Miss Henderson had circled a word in his essay and written, “You don’t know what this means.” But he had looked it up in the thesaurus! It was a synonym of spirit! So how could he be wrong to talk about “finding the right chimera”? Such a nice, shimmering word, too, like a ghost or a ghostly chiffon wrap. “Shimera!”

I’d never seen the word before either. It was high school, and his outrage seemed quite reasonable to me. It was some time before I learned what a chimera actually is, and even longer before I learned that the ch is pronounced “k.”

The joke on Cliff was that he had already found the right chimera. It’s called the English language.

What, historically, is a chimera? First of all, it’s also a chimæra. The æ is the Latin spelling, seen in some English versions though lost in the French chimère that was the immediate source of the English word (some writers changed it back to match its glorious classical origins). The Latin got it in turn from the Greek, χίμαιρα khimaira – note that that χ that I render as kh is before a high front vowel and could be like the ch in German ich, which is as close to “sh” as to “kh,” but phonemically it is nonetheless “kh.” But we in Modern English, having neither sound, just harden it to “k.”

A chimera is a mythical creature. It is made of parts from a lion, a goat, and a serpent, and it breathes fire; in Homer, it was slain by the hero Bellerophon riding on Pegasus. By extension, chimera refers to any creature made of wildly disparate parts, or to any implausible fantasy. Or, as the Oxford English Dictionary puts it, “An unreal creature of the imagination, a mere wild fancy; an unfounded conception.” Like if you had to fight a dungeon monster made of reanimated hash. Or rehashed animals. The chimera has been quite catchy in popular culture too, as Wikipedia gladly manifests. It is like a camera on America, an avatar of the hyperreal. There are also fish of the order Chimaeriformes, most notably Chimaera monstrosa, also called the rabbitfish or ratfish. Chimeras are, as Buck 65 puts it, wicked and weird.

And so is English: a West Germanic language that displaced a Celtic language and was heavily changed under the influence of invading Scandinavians who had settled in France and brought their version of French to England, and other invading Scandinavians who came directly from different parts of Scandinavia, and that has in more recent times augmented its vocabulary heavily with bits from Latin, Greek, Italian, Spanish, Japanese, Polynesian languages, Algonkian languages, and, frankly, everywhere. And it has things that look like one thing but are another (ch, anyone?) and things that are sometimes there and sometimes not, or sometimes one thing and sometimes another (is the e version more likable, or is the æ version more likeable?). Whatever you think you have, you don’t have, or you have two of. Every allusion is an illusion, every illusion an allusion.

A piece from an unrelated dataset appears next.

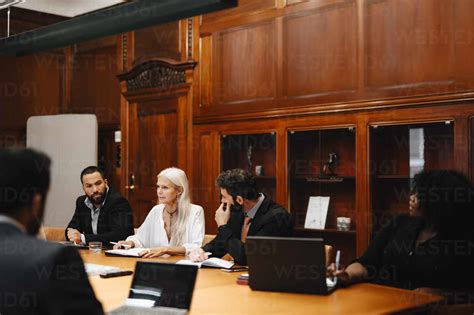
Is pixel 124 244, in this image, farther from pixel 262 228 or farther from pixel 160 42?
pixel 160 42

But you don’t need to be Bellerophon: you don’t need to slay the chimera that is English. You just need to find the right spirit.

euge

This word may bring to mind a preferred adjective of a paradoxically half-baked yet overdone blowhard. “Yuge! It’s gonna be yuge!” It looks like another way of spelling it, doesn’t it? One that is simultaneously quasi-classical-looking and yet iconic of a revulsion reaction, the cut-eye glance e e with the ug in the middle like a thought balloon.

But this is a word seasoned by time. It manifests another paradox: that truly well done things are rare.

Is this word well done? Would I steak my name on that? Sorry, I mean stake? I could. It is a Greek bearing a gift. It comes from εὖγε euge, the bits being eu ‘well, good’ (as in eulogy, euphoria, euthanasia) and ge ‘done’. It was a cry of approbation in Greek, and was borrowed whole cloth into Latin.

But how was it pronounced? In the original Greek, it would have been two syllables, something like /ɛw gɛ/. The pronunciation of Greek has progressed over the ages so that in modern Greek (where it still exists) it is said /ɛv jɛ/ (i.e., “ev yeh”). But when Latin took it, it gained a syllable: /e u ge/. Shouted (as one may with such praise), it sounds a bit like an old car horn – just a little higher in the front than the classic “ah-oo-gah.”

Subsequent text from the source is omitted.